## Prompt
An exact reproduction of all the entries is what the answer must contain.

(Material supplied begins)

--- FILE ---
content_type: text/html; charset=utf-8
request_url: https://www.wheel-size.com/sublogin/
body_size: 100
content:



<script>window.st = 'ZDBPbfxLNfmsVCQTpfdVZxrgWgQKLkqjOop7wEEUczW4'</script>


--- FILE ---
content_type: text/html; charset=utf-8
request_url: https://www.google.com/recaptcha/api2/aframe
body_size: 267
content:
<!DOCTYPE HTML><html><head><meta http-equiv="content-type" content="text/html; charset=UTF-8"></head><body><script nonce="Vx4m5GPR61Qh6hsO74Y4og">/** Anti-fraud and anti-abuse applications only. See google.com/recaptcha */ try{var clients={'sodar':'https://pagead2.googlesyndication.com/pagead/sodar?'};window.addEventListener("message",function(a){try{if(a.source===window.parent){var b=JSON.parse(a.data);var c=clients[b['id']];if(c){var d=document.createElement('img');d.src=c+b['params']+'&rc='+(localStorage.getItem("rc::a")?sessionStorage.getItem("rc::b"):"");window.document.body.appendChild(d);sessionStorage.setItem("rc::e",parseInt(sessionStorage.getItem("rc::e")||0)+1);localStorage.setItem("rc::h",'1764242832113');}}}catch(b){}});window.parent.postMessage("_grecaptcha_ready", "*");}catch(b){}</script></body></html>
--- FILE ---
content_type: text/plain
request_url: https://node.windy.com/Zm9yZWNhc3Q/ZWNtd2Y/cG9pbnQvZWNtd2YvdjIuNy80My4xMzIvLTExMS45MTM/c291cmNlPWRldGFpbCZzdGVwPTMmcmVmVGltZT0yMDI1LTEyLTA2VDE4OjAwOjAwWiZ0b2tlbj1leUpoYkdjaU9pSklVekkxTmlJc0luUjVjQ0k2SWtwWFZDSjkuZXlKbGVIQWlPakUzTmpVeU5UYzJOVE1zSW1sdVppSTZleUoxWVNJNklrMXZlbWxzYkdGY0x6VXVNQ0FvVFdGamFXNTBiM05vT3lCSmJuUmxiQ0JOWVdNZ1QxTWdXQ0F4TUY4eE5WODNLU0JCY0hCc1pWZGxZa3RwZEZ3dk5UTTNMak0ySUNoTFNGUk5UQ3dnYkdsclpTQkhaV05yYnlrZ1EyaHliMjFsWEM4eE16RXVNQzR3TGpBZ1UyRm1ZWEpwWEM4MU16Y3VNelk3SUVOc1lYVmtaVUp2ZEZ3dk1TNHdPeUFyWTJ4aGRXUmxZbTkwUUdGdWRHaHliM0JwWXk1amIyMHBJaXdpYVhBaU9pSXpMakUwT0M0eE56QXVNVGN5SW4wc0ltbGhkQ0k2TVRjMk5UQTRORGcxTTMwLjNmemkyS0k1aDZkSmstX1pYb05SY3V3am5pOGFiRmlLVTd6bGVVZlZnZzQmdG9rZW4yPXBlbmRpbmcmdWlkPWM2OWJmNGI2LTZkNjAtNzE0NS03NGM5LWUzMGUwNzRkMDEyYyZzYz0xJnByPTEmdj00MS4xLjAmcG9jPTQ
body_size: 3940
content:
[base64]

(Material supplied ends)

## Response to this task
--- FILE ---
content_type: text/html; charset=utf-8
request_url: https://www.wheel-size.com/sublogin/
body_size: 100
content:



<script>window.st = 'ZDBPbfxLNfmsVCQTpfdVZxrgWgQKLkqjOop7wEEUczW4'</script>


--- FILE ---
content_type: text/html; charset=utf-8
request_url: https://www.google.com/recaptcha/api2/aframe
body_size: 267
content:
<!DOCTYPE HTML><html><head><meta http-equiv="content-type" content="text/html; charset=UTF-8"></head><body><script nonce="Vx4m5GPR61Qh6hsO74Y4og">/** Anti-fraud and anti-abuse applications only. See google.com/recaptcha */ try{var clients={'sodar':'https://pagead2.googlesyndication.com/pagead/sodar?'};window.addEventListener("message",function(a){try{if(a.source===window.parent){var b=JSON.parse(a.data);var c=clients[b['id']];if(c){var d=document.createElement('img');d.src=c+b['params']+'&rc='+(localStorage.getItem("rc::a")?sessionStorage.getItem("rc::b"):"");window.document.body.appendChild(d);sessionStorage.setItem("rc::e",parseInt(sessionStorage.getItem("rc::e")||0)+1);localStorage.setItem("rc::h",'1764242832113');}}}catch(b){}});window.parent.postMessage("_grecaptcha_ready", "*");}catch(b){}</script></body></html>
--- FILE ---
content_type: text/plain
request_url: https://node.windy.com/Zm9yZWNhc3Q/ZWNtd2Y/cG9pbnQvZWNtd2YvdjIuNy80My4xMzIvLTExMS45MTM/c291cmNlPWRldGFpbCZzdGVwPTMmcmVmVGltZT0yMDI1LTEyLTA2VDE4OjAwOjAwWiZ0b2tlbj1leUpoYkdjaU9pSklVekkxTmlJc0luUjVjQ0k2SWtwWFZDSjkuZXlKbGVIQWlPakUzTmpVeU5UYzJOVE1zSW1sdVppSTZleUoxWVNJNklrMXZlbWxzYkdGY0x6VXVNQ0FvVFdGamFXNTBiM05vT3lCSmJuUmxiQ0JOWVdNZ1QxTWdXQ0F4TUY4eE5WODNLU0JCY0hCc1pWZGxZa3RwZEZ3dk5UTTNMak0ySUNoTFNGUk5UQ3dnYkdsclpTQkhaV05yYnlrZ1EyaHliMjFsWEM4eE16RXVNQzR3TGpBZ1UyRm1ZWEpwWEM4MU16Y3VNelk3SUVOc1lYVmtaVUp2ZEZ3dk1TNHdPeUFyWTJ4aGRXUmxZbTkwUUdGdWRHaHliM0JwWXk1amIyMHBJaXdpYVhBaU9pSXpMakUwT0M0eE56QXVNVGN5SW4wc0ltbGhkQ0k2TVRjMk5UQTRORGcxTTMwLjNmemkyS0k1aDZkSmstX1pYb05SY3V3am5pOGFiRmlLVTd6bGVVZlZnZzQmdG9rZW4yPXBlbmRpbmcmdWlkPWM2OWJmNGI2LTZkNjAtNzE0NS03NGM5LWUzMGUwNzRkMDEyYyZzYz0xJnByPTEmdj00MS4xLjAmcG9jPTQ
body_size: 3940
content:
[base64]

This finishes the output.